Pharmaceuticals’ lack of sophistication is further reflected in their tendency to induce myriad side-effects. While pharma drugs might forcefully target a particular problem, they tend to leave a host of new problems in their wake. A person might be prescribed additional pharmaceuticals just to deal with the negative consequences of a primary drug. Herbs, on the other hand, are much safer, especially when they are prescribed in skillfully-designed formulas.

Furthermore, pharma drugs are frequently over-prescribed and mis-prescribed. A great example is the case of acid reflux:

There is a billion dollar industry built on the prescription of drugs to suppress stomach acid. Yet the problem at the root of most cases of acid reflux isn’t an over-abundance of stomach acid, but rather a lack of it. This lack of acid prevents food from being fully broken down and allows for the growth of bacteria, which leads to gas production. The pressure from the gas balloons the stomach. At the same time, the stomach is compensating for its weak acid by physically working harder to break down food.

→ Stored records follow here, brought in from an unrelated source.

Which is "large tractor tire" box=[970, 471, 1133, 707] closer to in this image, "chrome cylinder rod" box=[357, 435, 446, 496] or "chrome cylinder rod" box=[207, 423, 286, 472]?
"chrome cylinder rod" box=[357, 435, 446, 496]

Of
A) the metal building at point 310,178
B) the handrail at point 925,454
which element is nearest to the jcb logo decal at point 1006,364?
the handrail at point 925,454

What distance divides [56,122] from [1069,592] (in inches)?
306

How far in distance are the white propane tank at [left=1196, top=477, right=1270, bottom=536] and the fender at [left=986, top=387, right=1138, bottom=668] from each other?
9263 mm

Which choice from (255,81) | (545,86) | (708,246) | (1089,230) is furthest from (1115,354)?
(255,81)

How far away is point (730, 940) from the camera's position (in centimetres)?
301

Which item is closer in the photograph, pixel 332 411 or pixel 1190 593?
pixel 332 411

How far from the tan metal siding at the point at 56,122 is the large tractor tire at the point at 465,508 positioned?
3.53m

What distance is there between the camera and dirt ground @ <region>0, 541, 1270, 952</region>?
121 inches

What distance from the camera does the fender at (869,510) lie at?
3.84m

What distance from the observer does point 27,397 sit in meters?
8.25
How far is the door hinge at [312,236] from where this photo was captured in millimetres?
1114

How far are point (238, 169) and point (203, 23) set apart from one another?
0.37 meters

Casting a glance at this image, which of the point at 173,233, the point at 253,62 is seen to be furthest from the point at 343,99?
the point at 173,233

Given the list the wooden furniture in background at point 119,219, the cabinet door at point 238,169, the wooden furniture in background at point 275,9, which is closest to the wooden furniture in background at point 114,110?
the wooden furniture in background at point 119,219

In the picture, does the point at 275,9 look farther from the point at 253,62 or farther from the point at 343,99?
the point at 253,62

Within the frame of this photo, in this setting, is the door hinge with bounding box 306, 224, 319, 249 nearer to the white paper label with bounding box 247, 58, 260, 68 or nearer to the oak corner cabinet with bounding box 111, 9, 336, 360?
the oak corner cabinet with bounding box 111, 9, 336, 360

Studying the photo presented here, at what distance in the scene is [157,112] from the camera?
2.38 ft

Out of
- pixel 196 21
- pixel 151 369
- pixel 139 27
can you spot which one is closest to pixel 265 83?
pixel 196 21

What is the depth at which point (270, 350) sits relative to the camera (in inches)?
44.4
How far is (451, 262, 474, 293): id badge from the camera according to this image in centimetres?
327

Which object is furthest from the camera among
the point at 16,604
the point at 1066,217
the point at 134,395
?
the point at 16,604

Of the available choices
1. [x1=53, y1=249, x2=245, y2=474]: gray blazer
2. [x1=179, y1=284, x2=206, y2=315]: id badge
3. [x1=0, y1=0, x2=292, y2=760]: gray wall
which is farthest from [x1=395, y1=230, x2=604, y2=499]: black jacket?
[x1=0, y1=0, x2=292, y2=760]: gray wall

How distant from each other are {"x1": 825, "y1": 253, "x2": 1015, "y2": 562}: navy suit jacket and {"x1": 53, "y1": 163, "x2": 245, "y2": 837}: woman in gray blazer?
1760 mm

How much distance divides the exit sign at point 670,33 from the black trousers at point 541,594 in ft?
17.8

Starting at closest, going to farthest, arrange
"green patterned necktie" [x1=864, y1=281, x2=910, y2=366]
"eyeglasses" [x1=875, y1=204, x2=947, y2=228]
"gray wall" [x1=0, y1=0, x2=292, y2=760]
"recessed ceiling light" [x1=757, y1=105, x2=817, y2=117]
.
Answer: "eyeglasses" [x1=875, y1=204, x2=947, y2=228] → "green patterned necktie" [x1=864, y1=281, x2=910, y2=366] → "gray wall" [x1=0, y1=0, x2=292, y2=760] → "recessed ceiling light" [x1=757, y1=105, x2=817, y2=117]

Between the pressure from the bacteria and the stomach’s excessive churning, acid is forced upward into the esophagus—thus the burning sensation.

The knee-jerk biomedical response to most problems is suppression, and the case of acid reflux is no different: the typical protocol is to douse the stomach with acid-reducing drugs like H2-blockers or proton pump inhibitors. Though it might quiet the reflux symptoms, this method neglects—and can even worsen—the root problem of underproduction of acid.

Herbs, on the other hand, can support a strengthening of your body’s function. In the case of reflux, they can bolster the stomach’s capacity to produce a healthily acidic environment that breaks down food and inhibits bacterial overgrowth. Herbs enliven human physiology rather than simply suppressing it. They work with the flow, not against it. They get to the root of disease and “remind” the body how to function optimally, so that it can return to health, so that it ultimately doesn’t need the herbs any longer.